Buru-buru kuberi tahu semua kakakku, untuk meminta bantuannya.

*
“Pak, Ria gak jadi ikut ya.”

“Lho, kenapa? Kemarin kamu yang ngusulin ke sana!”

“Iya. Tapi Ria mau nungguin rumah, nanti kalau hujan dan air masuk ke dalam, dan gak ada yang tahu, kan bahaya!” Sebisa mungkin kuberi alasan yang masuk akal.

Emak dan Mas Adi pun membenarkan alasanku.

“Sukses selalu ya, De. Nanti Mas Aris dan Mas Yanto ke sini, sekalian membawa timnya,” bisik Mas Adi sebelum mengemudikan mobilnya.

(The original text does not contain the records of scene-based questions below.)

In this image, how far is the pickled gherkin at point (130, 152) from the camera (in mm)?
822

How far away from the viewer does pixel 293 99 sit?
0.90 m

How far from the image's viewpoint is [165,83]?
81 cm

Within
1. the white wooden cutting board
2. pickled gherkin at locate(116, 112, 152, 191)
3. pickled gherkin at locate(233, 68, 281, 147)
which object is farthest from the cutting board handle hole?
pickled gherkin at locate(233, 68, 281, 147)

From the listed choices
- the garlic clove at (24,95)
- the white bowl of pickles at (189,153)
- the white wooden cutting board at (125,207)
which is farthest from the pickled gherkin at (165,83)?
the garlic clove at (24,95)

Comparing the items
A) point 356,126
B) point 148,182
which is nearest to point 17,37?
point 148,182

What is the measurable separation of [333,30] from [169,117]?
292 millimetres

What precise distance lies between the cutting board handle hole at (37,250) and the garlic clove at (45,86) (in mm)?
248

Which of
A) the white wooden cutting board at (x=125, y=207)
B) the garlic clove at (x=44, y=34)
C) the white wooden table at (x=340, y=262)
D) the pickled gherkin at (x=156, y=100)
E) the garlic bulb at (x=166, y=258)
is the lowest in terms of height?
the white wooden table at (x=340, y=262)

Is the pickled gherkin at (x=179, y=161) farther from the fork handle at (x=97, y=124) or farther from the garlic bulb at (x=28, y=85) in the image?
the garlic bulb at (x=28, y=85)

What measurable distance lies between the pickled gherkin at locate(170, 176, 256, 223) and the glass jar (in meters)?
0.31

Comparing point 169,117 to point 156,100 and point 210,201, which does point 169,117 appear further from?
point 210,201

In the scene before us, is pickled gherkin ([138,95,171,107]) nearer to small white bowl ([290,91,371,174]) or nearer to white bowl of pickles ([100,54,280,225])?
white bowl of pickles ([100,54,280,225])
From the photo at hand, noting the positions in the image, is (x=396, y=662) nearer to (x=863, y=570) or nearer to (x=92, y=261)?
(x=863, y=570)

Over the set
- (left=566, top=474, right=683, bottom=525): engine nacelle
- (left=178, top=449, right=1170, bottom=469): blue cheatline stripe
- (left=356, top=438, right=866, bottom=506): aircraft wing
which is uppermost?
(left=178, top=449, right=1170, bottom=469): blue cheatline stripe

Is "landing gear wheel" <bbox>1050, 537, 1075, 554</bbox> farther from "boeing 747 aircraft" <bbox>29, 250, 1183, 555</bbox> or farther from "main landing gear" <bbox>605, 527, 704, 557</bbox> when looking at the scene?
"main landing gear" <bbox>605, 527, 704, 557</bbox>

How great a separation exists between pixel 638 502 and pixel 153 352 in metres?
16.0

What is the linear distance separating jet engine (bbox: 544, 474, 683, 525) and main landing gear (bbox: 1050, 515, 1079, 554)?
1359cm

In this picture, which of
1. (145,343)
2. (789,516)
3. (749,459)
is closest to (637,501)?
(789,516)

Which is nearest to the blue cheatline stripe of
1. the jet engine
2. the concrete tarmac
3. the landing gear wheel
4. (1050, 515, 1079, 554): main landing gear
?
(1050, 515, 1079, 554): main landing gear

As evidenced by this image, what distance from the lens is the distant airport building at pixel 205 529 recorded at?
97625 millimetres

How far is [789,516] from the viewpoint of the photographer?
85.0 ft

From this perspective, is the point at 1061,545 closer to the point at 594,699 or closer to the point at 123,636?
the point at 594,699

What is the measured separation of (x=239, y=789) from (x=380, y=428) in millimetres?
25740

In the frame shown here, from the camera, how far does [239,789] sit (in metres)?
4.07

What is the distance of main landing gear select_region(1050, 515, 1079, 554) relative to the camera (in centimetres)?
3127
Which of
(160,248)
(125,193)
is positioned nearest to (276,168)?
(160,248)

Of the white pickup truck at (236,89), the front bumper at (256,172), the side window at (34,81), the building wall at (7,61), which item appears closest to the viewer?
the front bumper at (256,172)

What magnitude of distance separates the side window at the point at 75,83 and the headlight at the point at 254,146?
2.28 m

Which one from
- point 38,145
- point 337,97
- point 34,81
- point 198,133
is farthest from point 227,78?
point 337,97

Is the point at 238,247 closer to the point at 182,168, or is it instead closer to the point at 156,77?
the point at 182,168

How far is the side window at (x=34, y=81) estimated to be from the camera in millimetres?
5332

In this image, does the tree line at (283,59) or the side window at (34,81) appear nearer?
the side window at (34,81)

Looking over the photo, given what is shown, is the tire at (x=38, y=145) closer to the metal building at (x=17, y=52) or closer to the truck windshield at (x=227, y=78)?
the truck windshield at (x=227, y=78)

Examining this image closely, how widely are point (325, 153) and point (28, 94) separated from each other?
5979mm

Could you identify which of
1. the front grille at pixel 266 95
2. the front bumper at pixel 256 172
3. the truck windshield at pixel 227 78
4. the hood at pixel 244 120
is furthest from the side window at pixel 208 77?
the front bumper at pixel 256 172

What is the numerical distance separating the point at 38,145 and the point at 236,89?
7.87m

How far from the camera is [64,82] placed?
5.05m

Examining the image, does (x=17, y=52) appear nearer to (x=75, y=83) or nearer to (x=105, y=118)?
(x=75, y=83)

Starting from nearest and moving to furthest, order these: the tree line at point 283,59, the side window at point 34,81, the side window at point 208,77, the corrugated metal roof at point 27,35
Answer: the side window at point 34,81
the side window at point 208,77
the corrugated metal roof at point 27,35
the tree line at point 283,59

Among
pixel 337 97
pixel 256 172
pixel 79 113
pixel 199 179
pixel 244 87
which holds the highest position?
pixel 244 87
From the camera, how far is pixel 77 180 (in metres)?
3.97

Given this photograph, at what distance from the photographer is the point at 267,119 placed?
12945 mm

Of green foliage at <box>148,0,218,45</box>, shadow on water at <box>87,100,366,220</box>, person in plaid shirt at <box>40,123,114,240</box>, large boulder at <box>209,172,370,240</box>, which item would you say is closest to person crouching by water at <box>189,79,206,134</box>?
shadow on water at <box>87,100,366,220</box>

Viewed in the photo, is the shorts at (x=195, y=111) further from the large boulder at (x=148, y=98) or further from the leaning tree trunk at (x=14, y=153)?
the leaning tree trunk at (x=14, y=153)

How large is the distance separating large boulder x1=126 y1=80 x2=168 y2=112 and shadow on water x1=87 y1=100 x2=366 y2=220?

“Ok, jaga Emak dan Bapak selama di Jogja ya, buat mereka kerasan tinggal di sana,” balasku.

*
Rencana yang telah tersusun selama seminggu kini mulai dijalani.  Satu per satu kakakku datang, Mas Yanto membawa tim yang sudah dijanjikannya. Mereka mengangkut berbagai bahan bangunan. Dengan dibantu para tetangga yang peduli dengan rumah kami, tak beberapa lama bangunan yang diimpikan Emak dan Bapak akhirnya selesai juga.

“Bagaimana, Ri?” tanya Mas Adi.

Kuacungi jempol. Biarpun tak sebagus rumah paman, yang penting bisa untuk berteduh dan nyaman ditinggali.

*
Kedatangan orang yang kusayangi disambut dengan penuh suka cita oleh para warga. Aku tersenyum haru.
Baru saja turun dari mobil, emak dan bapak tercengang, kaget.

“Iki umaeh sopo, Nduk. Kok apik tenan?[2]” tanya bapak penasaran.

“Coba Bapak baca alamat rumahnya,” timpal Emak.

Dengan mimik tak percaya, bapak memelukku. Tangis haru yang mungkin mewakili beribu pertanyaan.

Jakarta, 5 Januari 2015
======================selesai========================
Keterangan:

[1] “Nak, kok kamu di sini?”
[2] ‘Ini rumah siapa, Nak. Kok bagus banget?”